US stock indices increase, Asian markets brace for a negative open, and EUR/GBP form a double-bottom pattern.

US Stock Indices managed to eke out marginal gains in the opening of the trading week. However, analysts are cautious, viewing this uptick as an attempt to stabilize the markets following a recent sell-off. The absence of a fresh, bullish catalyst has left investors wary.

One notable development is the relentless rise in US 10-year yields, which reached a fresh 16-year high, surging above the 4.55% mark. Meanwhile, US 30-year yields advanced towards 4.67%. In contrast, US two-year yields experienced more subdued movements, increasing by two basis points. This shift in the yield curve indicates a market becoming accustomed to a “high-for-longer” stance.
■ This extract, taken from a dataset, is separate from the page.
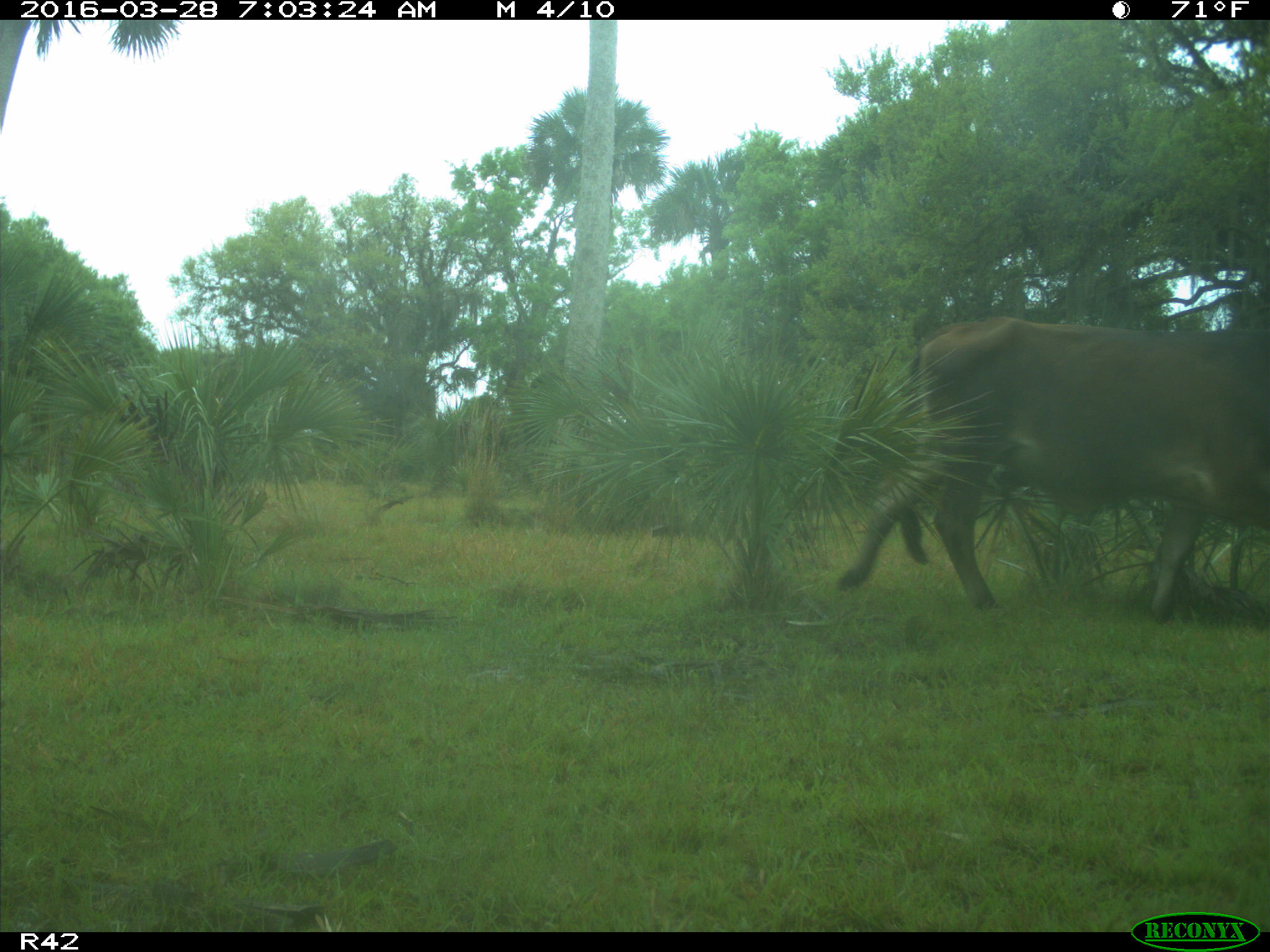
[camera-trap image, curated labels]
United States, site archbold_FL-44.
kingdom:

US Stock Indices Make Modest Gains Amid Uncertain Market Conditions

Despite this seasonally weaker period of the year, concerns loom on the horizon. The US government shutdown may extend beyond its October 1st deadline while China’s housing market woes present immediate headwinds for investors. The US dollar rallied to a 10-month high overnight, targeting the 106.84 level next. The latest data from the Commodity Futures Trading Commission (CFTC) revealed that the aggregate positioning for the US dollar against other G10 currencies has reversed into net-long positioning for the first time since November 2022. We expect the upward trend since July to persist, with the 105.00 level providing immediate support.

In the upcoming economic calendar, the spotlight will be on US new home sales and consumer confidence data. Given recent concerns about the Federal Reserve’s commitment to maintaining higher interest rates, a lukewarm reading may be preferred by investors, offering the Fed more policy flexibility in deciding whether to proceed with its last rate hike.
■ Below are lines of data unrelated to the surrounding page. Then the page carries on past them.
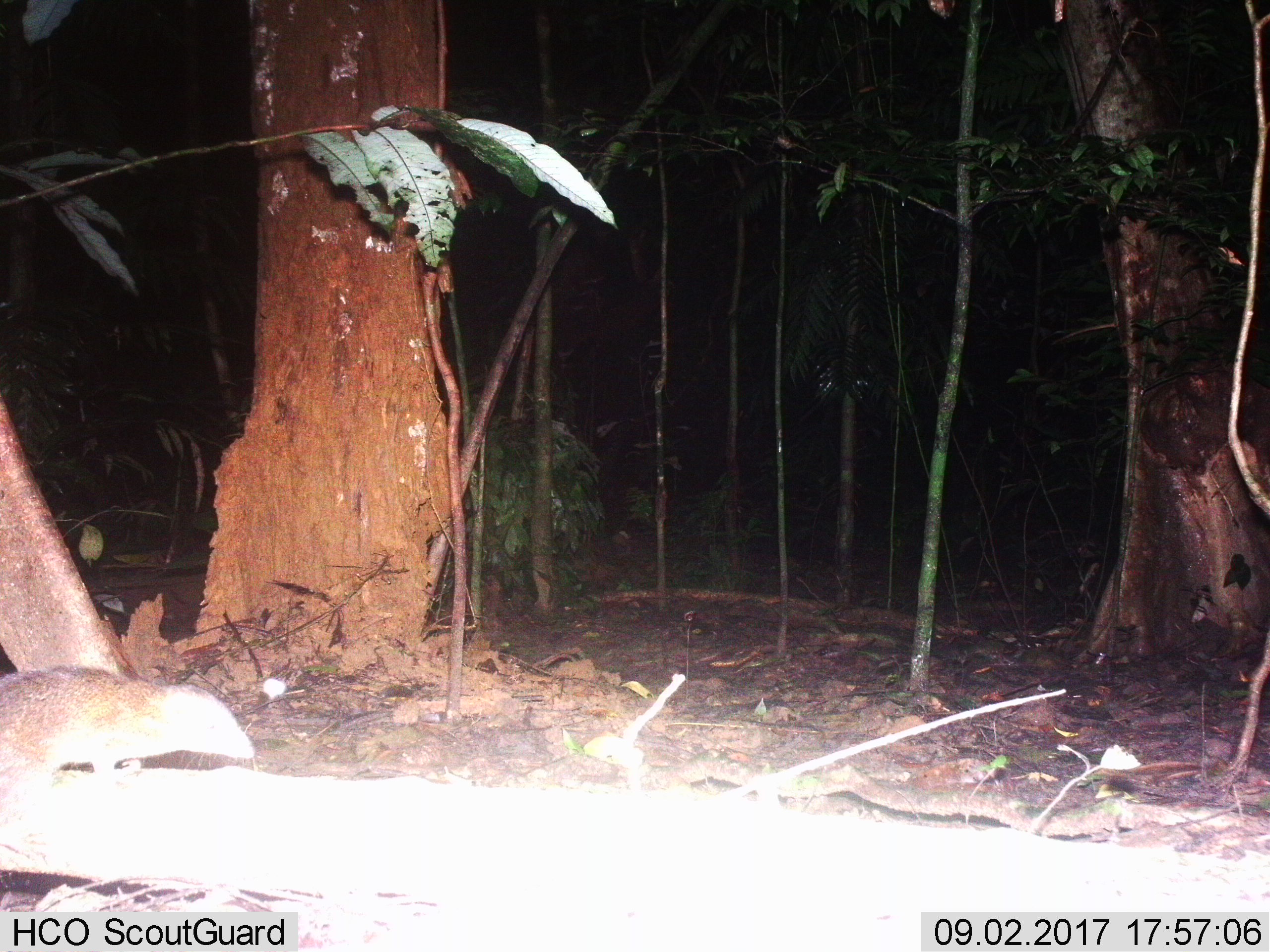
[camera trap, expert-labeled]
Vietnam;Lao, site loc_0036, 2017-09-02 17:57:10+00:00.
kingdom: Animalia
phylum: Chordata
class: Mammalia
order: Rodentia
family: Sciuridae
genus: Sciurus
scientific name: Sciurus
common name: squirrel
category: unidentified squirrel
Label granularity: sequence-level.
Asian Markets Face Negative Open

As the trading day unfolds in Asia, stock markets are bracing for a negative opening. The Nikkei is down 0.89%, the ASX is down 0.44%, and the KOSPI is down 1.12%, tracking the weaker showing in US equity futures. Higher bond yields and a stronger US dollar do not inspire risk-taking confidence.

Adding to the downbeat mood are fresh liquidation orders for developer China Oceanwide and ongoing debt-restructuring woes at China Evergrande, indicating that the worst may not yet be over for China’s property sector.

Chinese Equities Struggle Amid Uncertainty

Chinese equities have retraced most of their gains from last Friday, with the Hang Seng Index down nearly 2% in the previous session. The index has been striving to defend the critical 61.8% Fibonacci retracement level from its previous reopening rally but lacks fresh catalysts. While investors engaged in dip-buying last week, a failure to support last week’s lows may trigger a retest of the 16,524 level, where the next Fibonacci level stands.

 A more confident buying sentiment may require a move back above its Ichimoku cloud, which it has struggled to achieve since July 2021.

Singapore’s Industrial Production Data in Focus

Shifting our focus to Singapore, authorities will release industrial production data today. Following a 20.1% contraction in Singapore’s non-oil domestic exports (NODX) in August, we expect this data to show a 3.1% contraction, indicating weaker global demand. Such figures are likely to reinforce the downbeat growth outlook for Singapore, with sentiments closely aligned with the broader global risk environment.

EUR/GBP Forms Double-Bottom Formation

Lastly, on the trading front, the EUR/GBP currency pair has been trading within a double-bottom formation since May of this year—an attempt to break above the neckline at the 0.870 level encountered resistance. A bullish crossover has emerged on its Moving Average Convergence/Divergence (MACD), and the weekly Relative Strength Index (RSI) has crossed above the key 50 levels for the first time since April 2023, signaling an attempt by buyers to regain control.

Recent developments include the pair’s recapture of its 100-day moving average (MA) last week, following three unsuccessful attempts since May. A stronger bullish sentiment awaits a breakout above the 0.870 level, where the 200-day MA also resides. Success on this front may open the door to a retest of the 0.882 level.